**Exercise aim**
Reproduce the data exactly, leaving nothing out.

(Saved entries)
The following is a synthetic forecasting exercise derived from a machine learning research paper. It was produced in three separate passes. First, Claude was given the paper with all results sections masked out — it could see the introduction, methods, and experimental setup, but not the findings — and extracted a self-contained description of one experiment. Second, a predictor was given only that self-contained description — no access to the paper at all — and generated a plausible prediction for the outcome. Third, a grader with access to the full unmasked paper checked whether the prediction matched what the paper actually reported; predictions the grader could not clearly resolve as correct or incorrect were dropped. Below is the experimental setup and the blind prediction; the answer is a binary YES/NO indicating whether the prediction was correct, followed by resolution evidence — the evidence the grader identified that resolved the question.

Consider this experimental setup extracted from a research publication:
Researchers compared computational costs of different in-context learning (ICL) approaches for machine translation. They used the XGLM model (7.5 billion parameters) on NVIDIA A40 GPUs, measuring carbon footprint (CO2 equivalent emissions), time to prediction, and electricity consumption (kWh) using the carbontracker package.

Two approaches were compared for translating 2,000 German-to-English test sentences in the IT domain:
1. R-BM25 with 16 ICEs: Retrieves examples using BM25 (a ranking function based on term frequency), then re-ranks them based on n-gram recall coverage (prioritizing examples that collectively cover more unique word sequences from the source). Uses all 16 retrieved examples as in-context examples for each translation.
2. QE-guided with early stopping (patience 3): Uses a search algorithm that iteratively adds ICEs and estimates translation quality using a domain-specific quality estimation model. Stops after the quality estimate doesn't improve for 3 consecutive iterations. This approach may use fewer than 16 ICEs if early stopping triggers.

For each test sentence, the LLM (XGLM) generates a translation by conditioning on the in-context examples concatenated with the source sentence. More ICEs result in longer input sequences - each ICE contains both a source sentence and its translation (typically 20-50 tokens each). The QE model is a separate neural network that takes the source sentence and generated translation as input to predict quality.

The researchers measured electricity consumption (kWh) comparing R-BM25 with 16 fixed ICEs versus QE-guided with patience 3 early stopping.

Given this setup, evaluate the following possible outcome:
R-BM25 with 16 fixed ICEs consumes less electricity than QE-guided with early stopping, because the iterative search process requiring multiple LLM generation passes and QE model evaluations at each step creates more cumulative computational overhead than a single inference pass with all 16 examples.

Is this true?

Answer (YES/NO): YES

**Written answer**
The following is a synthetic forecasting exercise derived from a machine learning research paper. It was produced in three separate passes. First, Claude was given the paper with all results sections masked out — it could see the introduction, methods, and experimental setup, but not the findings — and extracted a self-contained description of one experiment. Second, a predictor was given only that self-contained description — no access to the paper at all — and generated a plausible prediction for the outcome. Third, a grader with access to the full unmasked paper checked whether the prediction matched what the paper actually reported; predictions the grader could not clearly resolve as correct or incorrect were dropped. Below is the experimental setup and the blind prediction; the answer is a binary YES/NO indicating whether the prediction was correct, followed by resolution evidence — the evidence the grader identified that resolved the question.

Consider this experimental setup extracted from a research publication:
Researchers compared computational costs of different in-context learning (ICL) approaches for machine translation. They used the XGLM model (7.5 billion parameters) on NVIDIA A40 GPUs, measuring carbon footprint (CO2 equivalent emissions), time to prediction, and electricity consumption (kWh) using the carbontracker package.

Two approaches were compared for translating 2,000 German-to-English test sentences in the IT domain:
1. R-BM25 with 16 ICEs: Retrieves examples using BM25 (a ranking function based on term frequency), then re-ranks them based on n-gram recall coverage (prioritizing examples that collectively cover more unique word sequences from the source). Uses all 16 retrieved examples as in-context examples for each translation.
2. QE-guided with early stopping (patience 3): Uses a search algorithm that iteratively adds ICEs and estimates translation quality using a domain-specific quality estimation model. Stops after the quality estimate doesn't improve for 3 consecutive iterations. This approach may use fewer than 16 ICEs if early stopping triggers.

For each test sentence, the LLM (XGLM) generates a translation by conditioning on the in-context examples concatenated with the source sentence. More ICEs result in longer input sequences - each ICE contains both a source sentence and its translation (typically 20-50 tokens each). The QE model is a separate neural network that takes the source sentence and generated translation as input to predict quality.

The researchers measured electricity consumption (kWh) comparing R-BM25 with 16 fixed ICEs versus QE-guided with patience 3 early stopping.

Given this setup, evaluate the following possible outcome:
R-BM25 with 16 fixed ICEs consumes less electricity than QE-guided with early stopping, because the iterative search process requiring multiple LLM generation passes and QE model evaluations at each step creates more cumulative computational overhead than a single inference pass with all 16 examples.

Is this true?

Answer (YES/NO): YES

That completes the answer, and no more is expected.